#### [EXERCISE]
Rewrite the records, replacing "freezer door" with "freezer drawer" wherever it appears and leaving everything else unchanged.
====== MATERIAL SUPPLIED
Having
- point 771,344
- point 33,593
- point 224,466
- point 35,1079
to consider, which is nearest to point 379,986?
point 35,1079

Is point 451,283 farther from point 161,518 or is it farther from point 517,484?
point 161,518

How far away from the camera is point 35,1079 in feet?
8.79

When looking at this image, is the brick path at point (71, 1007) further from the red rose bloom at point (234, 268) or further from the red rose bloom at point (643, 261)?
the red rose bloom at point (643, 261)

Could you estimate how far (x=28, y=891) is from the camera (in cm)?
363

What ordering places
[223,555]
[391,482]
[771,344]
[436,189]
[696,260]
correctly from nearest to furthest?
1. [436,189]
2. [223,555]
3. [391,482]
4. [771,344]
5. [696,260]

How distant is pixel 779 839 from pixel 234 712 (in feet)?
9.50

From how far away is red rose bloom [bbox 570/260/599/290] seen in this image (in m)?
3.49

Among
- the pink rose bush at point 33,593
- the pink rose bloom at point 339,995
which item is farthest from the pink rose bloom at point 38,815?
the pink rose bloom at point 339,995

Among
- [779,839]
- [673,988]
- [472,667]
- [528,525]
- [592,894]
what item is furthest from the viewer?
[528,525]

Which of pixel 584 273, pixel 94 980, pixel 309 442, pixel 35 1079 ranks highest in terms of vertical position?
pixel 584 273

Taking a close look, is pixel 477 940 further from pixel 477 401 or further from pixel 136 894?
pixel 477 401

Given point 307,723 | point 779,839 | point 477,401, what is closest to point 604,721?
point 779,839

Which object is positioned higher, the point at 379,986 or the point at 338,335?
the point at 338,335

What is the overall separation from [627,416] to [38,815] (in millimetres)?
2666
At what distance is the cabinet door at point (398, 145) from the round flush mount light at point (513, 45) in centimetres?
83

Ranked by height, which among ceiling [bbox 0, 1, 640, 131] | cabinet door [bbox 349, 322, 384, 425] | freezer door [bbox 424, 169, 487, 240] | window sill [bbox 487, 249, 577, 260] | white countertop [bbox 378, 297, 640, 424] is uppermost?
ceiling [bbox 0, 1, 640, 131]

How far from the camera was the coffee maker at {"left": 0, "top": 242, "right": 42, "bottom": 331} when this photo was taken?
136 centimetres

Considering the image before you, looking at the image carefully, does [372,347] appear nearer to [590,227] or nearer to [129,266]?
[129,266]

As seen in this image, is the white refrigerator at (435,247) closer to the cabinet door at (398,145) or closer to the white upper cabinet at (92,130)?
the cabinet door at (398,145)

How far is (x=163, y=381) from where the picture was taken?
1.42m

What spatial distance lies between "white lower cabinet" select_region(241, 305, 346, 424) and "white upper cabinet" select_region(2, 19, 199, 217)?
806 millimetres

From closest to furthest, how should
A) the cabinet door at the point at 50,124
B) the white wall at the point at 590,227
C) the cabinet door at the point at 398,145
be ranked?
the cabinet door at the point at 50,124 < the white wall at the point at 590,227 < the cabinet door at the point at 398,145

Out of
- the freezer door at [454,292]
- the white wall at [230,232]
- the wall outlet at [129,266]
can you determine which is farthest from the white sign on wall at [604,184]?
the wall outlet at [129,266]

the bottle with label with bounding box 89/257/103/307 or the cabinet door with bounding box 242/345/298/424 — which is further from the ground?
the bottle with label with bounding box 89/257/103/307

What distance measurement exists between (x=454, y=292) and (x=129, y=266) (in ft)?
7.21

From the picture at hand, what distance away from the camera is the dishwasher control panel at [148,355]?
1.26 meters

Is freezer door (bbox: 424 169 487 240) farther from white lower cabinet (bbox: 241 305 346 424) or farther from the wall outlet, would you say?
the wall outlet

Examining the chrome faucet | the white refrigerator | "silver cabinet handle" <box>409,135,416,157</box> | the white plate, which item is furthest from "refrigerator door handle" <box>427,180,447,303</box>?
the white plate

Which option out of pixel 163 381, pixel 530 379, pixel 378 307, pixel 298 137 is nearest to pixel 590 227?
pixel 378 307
============
#### [FINISHED EXERCISE]
Having
- point 771,344
- point 33,593
- point 224,466
- point 35,1079
to consider, which is nearest to point 379,986?
point 35,1079

Is point 451,283 farther from point 161,518 or is it farther from point 517,484?
point 161,518

How far away from the camera is point 35,1079 in feet?
8.79

When looking at this image, is the brick path at point (71, 1007) further from the red rose bloom at point (234, 268) or further from the red rose bloom at point (643, 261)?
the red rose bloom at point (643, 261)

Could you estimate how far (x=28, y=891) is from the camera (in cm)?
363

What ordering places
[223,555]
[391,482]
[771,344]
[436,189]
[696,260]
correctly from nearest to furthest?
1. [436,189]
2. [223,555]
3. [391,482]
4. [771,344]
5. [696,260]

How distant is pixel 779 839 from pixel 234 712 (in feet)?
9.50

From how far away is red rose bloom [bbox 570/260/599/290] seen in this image (in m)?
3.49

Among
- the pink rose bush at point 33,593
- the pink rose bloom at point 339,995
which item is farthest from the pink rose bloom at point 38,815?
the pink rose bloom at point 339,995

Among
- [779,839]
- [673,988]
- [472,667]
- [528,525]
- [592,894]
what item is furthest from the viewer?
[528,525]

Which of pixel 584 273, pixel 94 980, pixel 309 442, pixel 35 1079 ranks highest in terms of vertical position?
pixel 584 273

Taking a close look, is pixel 477 940 further from pixel 477 401 or further from pixel 136 894?
pixel 477 401

Given point 307,723 | point 779,839 | point 477,401, what is closest to point 604,721?
point 779,839

Which object is positioned higher, the point at 379,986 or the point at 338,335?
the point at 338,335

What is the overall separation from [627,416] to [38,815] (in millimetres)?
2666
At what distance is the cabinet door at point (398, 145) from the round flush mount light at point (513, 45) in centimetres?
83

Ranked by height, which among ceiling [bbox 0, 1, 640, 131] | cabinet door [bbox 349, 322, 384, 425] | freezer drawer [bbox 424, 169, 487, 240] | window sill [bbox 487, 249, 577, 260] | white countertop [bbox 378, 297, 640, 424] is uppermost?
ceiling [bbox 0, 1, 640, 131]

How far from the camera was the coffee maker at {"left": 0, "top": 242, "right": 42, "bottom": 331} when this photo was taken?
136 centimetres

Considering the image before you, looking at the image carefully, does [372,347] appear nearer to [590,227] or nearer to [129,266]?
[129,266]

As seen in this image, is the white refrigerator at (435,247) closer to the cabinet door at (398,145) or closer to the white upper cabinet at (92,130)?
the cabinet door at (398,145)

How far is (x=163, y=381) from where the picture was taken?
1.42m

What spatial distance lies between "white lower cabinet" select_region(241, 305, 346, 424) and "white upper cabinet" select_region(2, 19, 199, 217)?
806 millimetres

From closest to furthest, how should
A) the cabinet door at the point at 50,124
B) the white wall at the point at 590,227
C) the cabinet door at the point at 398,145
be ranked?
the cabinet door at the point at 50,124 < the white wall at the point at 590,227 < the cabinet door at the point at 398,145

Out of
- the freezer drawer at [454,292]
- the white wall at [230,232]
- the wall outlet at [129,266]
can you determine which is farthest from the white sign on wall at [604,184]?
the wall outlet at [129,266]

the bottle with label with bounding box 89/257/103/307 or the cabinet door with bounding box 242/345/298/424 — which is further from the ground?
the bottle with label with bounding box 89/257/103/307

What distance measurement exists between (x=454, y=292) and (x=129, y=266) (in ft)?
7.21

From the picture at hand, what distance away from the camera is the dishwasher control panel at [148,355]?
1.26 meters

Is freezer drawer (bbox: 424 169 487 240) farther from white lower cabinet (bbox: 241 305 346 424) or farther from the wall outlet, would you say?
the wall outlet

Examining the chrome faucet | the white refrigerator | "silver cabinet handle" <box>409,135,416,157</box> | the white plate, which item is furthest from "refrigerator door handle" <box>427,180,447,303</box>?
the white plate

Which option out of pixel 163 381, pixel 530 379, pixel 378 307, pixel 298 137 is nearest to pixel 590 227?
pixel 378 307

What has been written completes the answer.